READING PASSAGE ->
= Beginning of Section =

Q6 – Kenneth Sanders

Question – Does pilotless flying have a role in improving aircraft efficiency?

Answer – Paul Stein

Currently moving from two pilot operations to trialing one pilot in the cockpit, where the AI system can land the plane should the pilot become incapacitated. The next step is to reduce pilot workloads and therefore training, and this is something that the military are particularly interested in. Future generations are likely to trust AI systems more.

Answer – Professor Rob Miller

Black box data is increasingly being looked at to monitor pilots, and this data is showing that variations in pilot behaviour is important. There may be some quick wins that could reduce carbon emissions by changing air traffic control, operations and pilot behaviour.

 

Q7 – Huw Williams

Question – As Rob and Paul have described, the energy infrastructure to deliver SAF’s sustainably does not currently exist. How do we ensure that the potential negative impact of SAF’s are highlighted and isn’t hidden in carbon trading?

Answer – Paul Stein

Any form of decarbonization needs to look at the whole carbon lifecycle, including relevant supply chains, in any decarbonization model. The UK electricity grid needs to double in size between now and 2050 just to cater for electric vehicles and other forms of sustainable transport, not even taking into account SAF’s production.

Answer – Professor Rob Miller

Any systems models that are produced need to be big enough to solve the real problem. It’s not good enough to replicate a subset of reality; models need to predict in their entirety. For example, you need to look at where your electricity to produce the SAFs is coming from, you need to factor in the journey of a person to the airport, and you need to consider the fuel burn in taxiing the aircraft before take-off.

 

Professor the Lord Broers closed discussions by thanking our distinguished speakers, excellent guests and event organisers, particularly in these challenging times. It is hoped that events will return to the House of Lords as soon as guidance permits.

= End of Section =

SOURCE INFORMATION ->

= Beginning of Section =

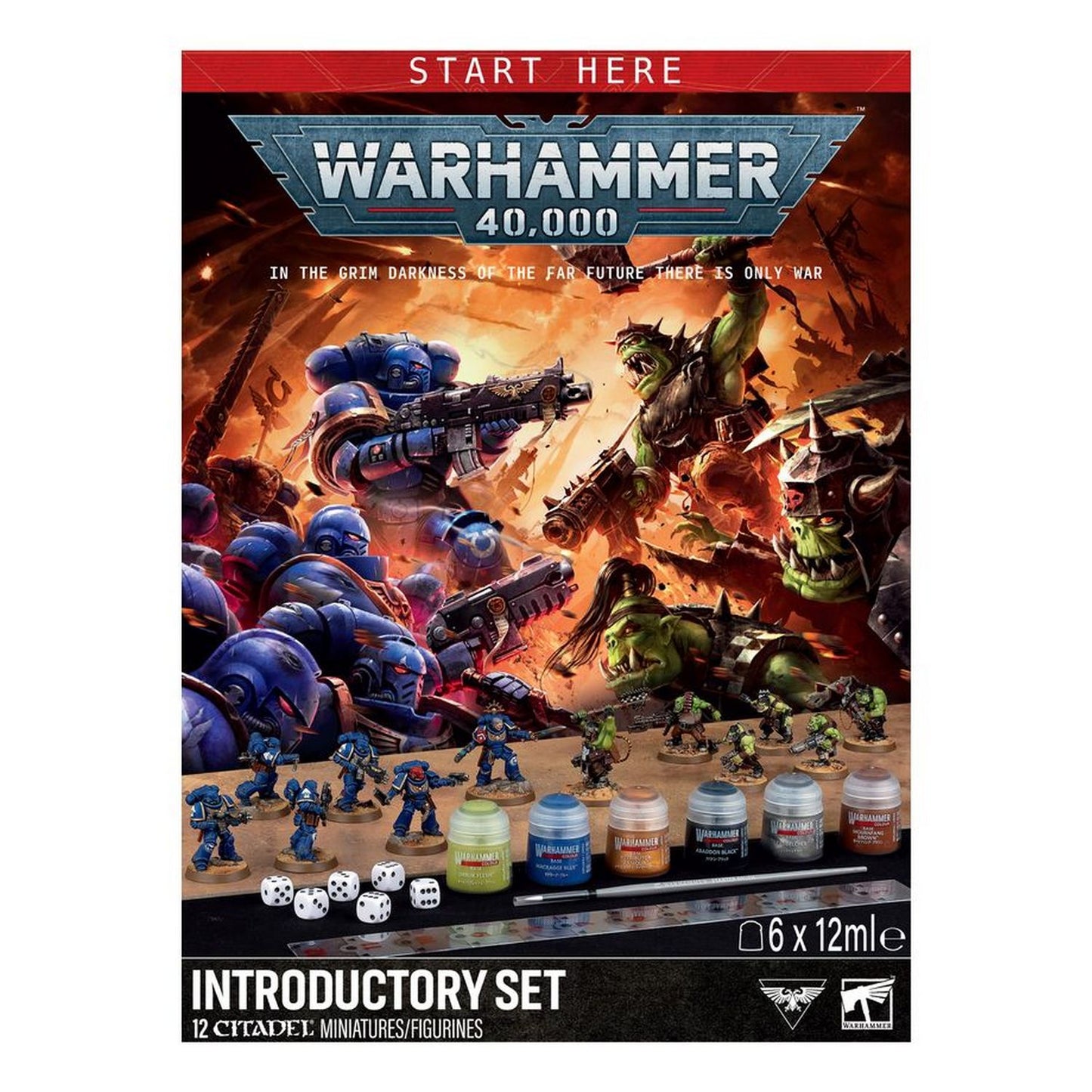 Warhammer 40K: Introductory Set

= End of Section =
= Beginning of Section =

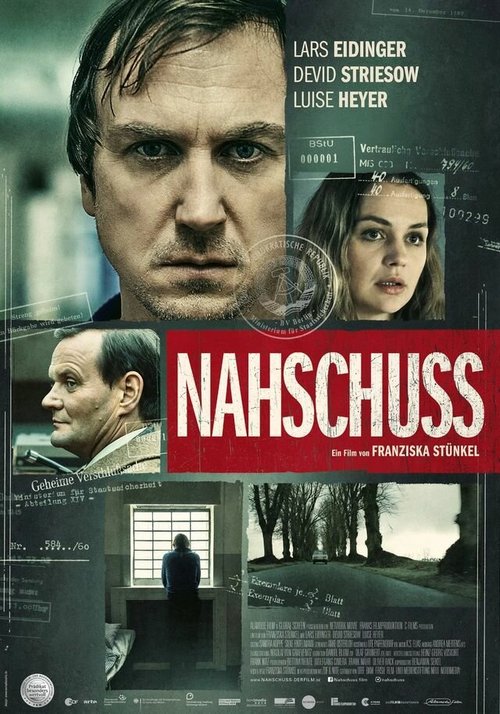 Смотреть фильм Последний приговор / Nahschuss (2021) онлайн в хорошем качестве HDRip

= End of Section =

CHECK YOUR UNDERSTANDING ->
1. According to the discussion transcript, by what year does the UK electricity grid need to double in size?
2. Reproduce the discussion transcript from "Question – Does" up to and including "AI systems more.", substituting "flight deck" for "cockpit".

TASK RESPONSES ->
1. By 2050.

2.
Question – Does pilotless flying have a role in improving aircraft efficiency?

Answer – Paul Stein

Currently moving from two pilot operations to trialing one pilot in the flight deck, where the AI system can land the plane should the pilot become incapacitated. The next step is to reduce pilot workloads and therefore training, and this is something that the military are particularly interested in. Future generations are likely to trust AI systems more.